Shares of the credit-card lender fell in late trading after it reiterated that 2018 earnings would be at the high end of the previously forecast range of $6.90 to $7.30 in 2018, which would exceed 2017 results.
Analysts had expected the New York-based firm to boost its forecast as consumers increased spending on its cards. Worldwide billed business, a measure of customer card spending, did jump 10 percent to $296.5 billion in the second quarter, topping analysts’ estimates of $294.1 billion.
The world’s largest credit-card issuer by purchases said revenue climbed 9 percent to $10 billion in the second quarter, just missing the $10.1 billion average of 21 analyst estimates compiled by Bloomberg.

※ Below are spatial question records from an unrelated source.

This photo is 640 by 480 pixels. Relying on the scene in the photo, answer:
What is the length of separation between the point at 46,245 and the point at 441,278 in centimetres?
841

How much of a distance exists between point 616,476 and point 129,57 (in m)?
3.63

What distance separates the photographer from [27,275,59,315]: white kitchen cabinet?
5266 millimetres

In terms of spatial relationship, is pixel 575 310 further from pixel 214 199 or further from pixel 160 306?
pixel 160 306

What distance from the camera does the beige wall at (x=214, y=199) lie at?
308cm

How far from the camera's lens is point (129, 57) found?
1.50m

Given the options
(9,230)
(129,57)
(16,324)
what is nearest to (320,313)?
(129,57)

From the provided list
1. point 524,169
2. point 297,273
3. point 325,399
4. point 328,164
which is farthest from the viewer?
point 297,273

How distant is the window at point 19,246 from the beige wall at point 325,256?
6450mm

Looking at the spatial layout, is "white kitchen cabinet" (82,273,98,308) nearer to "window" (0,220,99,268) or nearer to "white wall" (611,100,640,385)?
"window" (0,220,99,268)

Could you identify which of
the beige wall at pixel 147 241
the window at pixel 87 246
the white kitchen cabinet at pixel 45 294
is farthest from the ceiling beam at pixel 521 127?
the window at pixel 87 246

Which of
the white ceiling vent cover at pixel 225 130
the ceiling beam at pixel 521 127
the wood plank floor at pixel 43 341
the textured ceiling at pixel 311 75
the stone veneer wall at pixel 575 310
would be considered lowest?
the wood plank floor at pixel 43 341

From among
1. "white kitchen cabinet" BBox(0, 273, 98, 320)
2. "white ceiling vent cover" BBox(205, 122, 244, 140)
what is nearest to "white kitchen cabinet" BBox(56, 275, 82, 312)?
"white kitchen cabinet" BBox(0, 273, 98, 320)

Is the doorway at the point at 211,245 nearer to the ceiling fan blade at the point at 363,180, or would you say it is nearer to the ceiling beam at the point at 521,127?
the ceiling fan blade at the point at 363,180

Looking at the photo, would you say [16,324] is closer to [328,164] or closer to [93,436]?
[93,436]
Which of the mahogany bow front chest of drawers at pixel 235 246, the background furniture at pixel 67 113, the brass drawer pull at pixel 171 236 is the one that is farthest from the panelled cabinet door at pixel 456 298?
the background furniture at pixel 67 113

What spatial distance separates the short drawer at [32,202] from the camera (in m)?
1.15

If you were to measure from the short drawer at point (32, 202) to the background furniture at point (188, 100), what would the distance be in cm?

Shares dropped 3.7 percent to $100 at 4:31 p.m. in extended New York trading. The stock has climbed 4.8 percent this year.
Amex has had to cut prices so that more merchants will accept its cards, in a quest to reach parity coverage with Visa Inc. and Mastercard Inc. next year. That means customers will start seeing Amex’s blue logo at smaller stores that have long held out against the cards because of higher fees. AmEx has warned the company’s discount rate, a measure of the fees it charges merchants, will decline by 5 to 6 basis points this year.
Amex won a years-long legal battle in the second quarter when the U.S. Supreme Court threw out a lawsuit filed by the U.S. government and 11 states that accused the firm of thwarting competition by prohibiting merchants from steering customers to cards with lower fees.
Here’s a quick summary of key numbers from Amex’s results for the second quarter, announced Wednesday in a statement:
Net income increased 21 percent to $1.62 billion, or $1.84 a share, from $1.3 billion, or $1.47, a year earlier. The average estimate of 27 analysts surveyed by Bloomberg was for adjusted profit of $1.83 a share. Expenses jumped 7 percent to $7.1 billion, fueled by an increase in marketing and business development costs. That was better than the $7.26 billion analysts had predicted. The credit-card firm had to set aside $806 million to cover souring loans in the quarter. That was better than the $825 million average of 17 analyst estimates compiled by Bloomberg.